Text to read —
>>>>
Student walkouts against anti-immigrant legislation spread across the country last week, setting a new fighting example in the fast-growing movement for immigrant rights.

The walkouts caught on quickly from city to city, with little or no central coordination. Everywhere, students themselves took the lead–a further sign of the deep-seated anger that has erupted against proposals by anti-immigrant politicians to brand undocumented workers as felons and criminalize anyone who assists them.

The desire to take a stand against this racist scapegoating was evident in mass marches that brought at least 1.5 million people into the streets across the U.S. last month. Now the school walkouts have opened a new front in the struggle.

The walkouts began on the Monday after the 1 million-strong march through Los Angeles. Southern California was the initial center of the demonstrations.

In LA itself, an estimated 40,000 students left school, marching through the streets and blocking freeways around the area. Some schools tried to impose a lockdown to avoid mass walkouts, but students defied threats of disciplinary action throughout the week. “[F]or the small group of students who instigated the walkouts, most of whom hadn’t been politically active, but were well-connected on campus and online, it was a transformative week,” the Los Angeles Times wrote in an analysis.
<<<<
Data provided —
>>>>
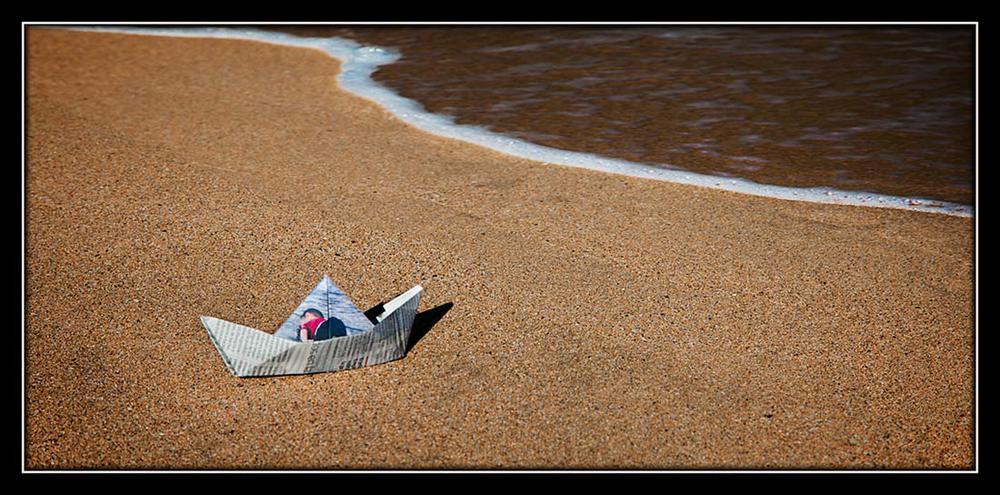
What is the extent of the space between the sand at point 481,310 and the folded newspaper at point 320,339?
0.06m

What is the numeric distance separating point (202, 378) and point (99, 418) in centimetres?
29

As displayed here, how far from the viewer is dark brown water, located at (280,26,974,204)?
4.77 m

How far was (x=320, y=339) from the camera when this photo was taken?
2490 mm

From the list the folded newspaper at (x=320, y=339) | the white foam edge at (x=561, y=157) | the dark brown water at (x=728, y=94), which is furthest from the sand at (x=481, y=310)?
the dark brown water at (x=728, y=94)

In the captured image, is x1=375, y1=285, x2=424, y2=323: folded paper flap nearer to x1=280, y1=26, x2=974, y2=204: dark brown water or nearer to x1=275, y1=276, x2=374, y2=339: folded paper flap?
x1=275, y1=276, x2=374, y2=339: folded paper flap

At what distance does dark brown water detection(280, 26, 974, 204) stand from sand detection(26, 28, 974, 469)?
76 cm

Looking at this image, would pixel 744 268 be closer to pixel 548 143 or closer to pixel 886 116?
pixel 548 143

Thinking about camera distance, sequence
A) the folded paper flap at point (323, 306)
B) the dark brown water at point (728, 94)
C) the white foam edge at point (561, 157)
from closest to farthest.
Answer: the folded paper flap at point (323, 306)
the white foam edge at point (561, 157)
the dark brown water at point (728, 94)

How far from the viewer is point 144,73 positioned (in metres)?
6.02

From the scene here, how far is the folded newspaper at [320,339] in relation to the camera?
92.7 inches

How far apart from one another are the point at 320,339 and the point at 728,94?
14.6 ft

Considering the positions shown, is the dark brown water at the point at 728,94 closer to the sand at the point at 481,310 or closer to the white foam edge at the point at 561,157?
the white foam edge at the point at 561,157

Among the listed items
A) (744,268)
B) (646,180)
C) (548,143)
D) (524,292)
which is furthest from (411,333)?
(548,143)

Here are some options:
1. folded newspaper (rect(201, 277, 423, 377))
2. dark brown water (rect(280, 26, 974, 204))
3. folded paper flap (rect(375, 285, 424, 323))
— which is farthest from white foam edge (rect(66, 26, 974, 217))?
folded newspaper (rect(201, 277, 423, 377))
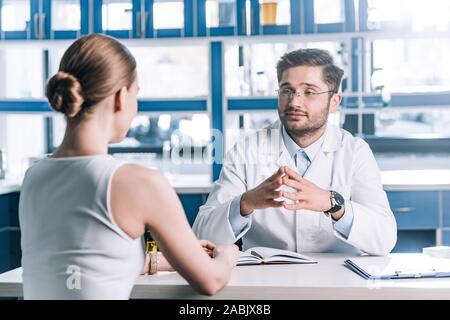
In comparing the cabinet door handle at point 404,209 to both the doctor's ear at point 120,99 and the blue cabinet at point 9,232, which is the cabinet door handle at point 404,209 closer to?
the blue cabinet at point 9,232

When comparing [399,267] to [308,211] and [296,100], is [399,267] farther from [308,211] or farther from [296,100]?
<<<<
Objective 1 —
List every number of people that the passage on student walkouts gives, with what each number counts.
Objective 2 —
Extend the passage on student walkouts with a few more paragraphs, beginning right after its final sentence.

Reply 1 —
- At least 1.5 million: people who joined mass marches across the U.S. last month
- 1 million: the march through Los Angeles
- An estimated 40,000: students who left school in LA

Reply 2 —
In San Diego, schools across the city were hit by the walkouts, with demonstrating students gathering downtown for a rally outside San Diego Community College. The walkouts were organized as students arrived for class. Demonstrators marched, chanting, through their schools, and then through the city to arrive downtown–some taking miles-long routes though their communities and even alongside freeways.

After speeches outside the college, plainclothes school district security guards tried to convince students to board busses and return to school. Some did, but most sat down on the lawn, chanting “Don’t get on!”

In Escondido, just north of San Diego, high schoolers walked out of class and rallied in the streets. But this expression of free speech was met by lines of police who used pepper spray on protesters. At least 24 students were arrested, and a few suffered abuse at the hands of the cops.

The walkouts continued through the week across the Southwest. In Las Vegas, hundreds of students walked out of classes, according to activists’ reports.

By midweek, media attention focused on Texas–the home not only of George Bush but other right-wing Republicans who are pushing the vicious Sensenbrenner bill.

In Dallas, students who left schools across the city came together–traveling by car, truck, bus and train–for a protest at City Hall. After rallying outside, the students flooded into the building to disrupt a city council meeting. Spontaneous protests took place in Fort Worth and other cities across the state.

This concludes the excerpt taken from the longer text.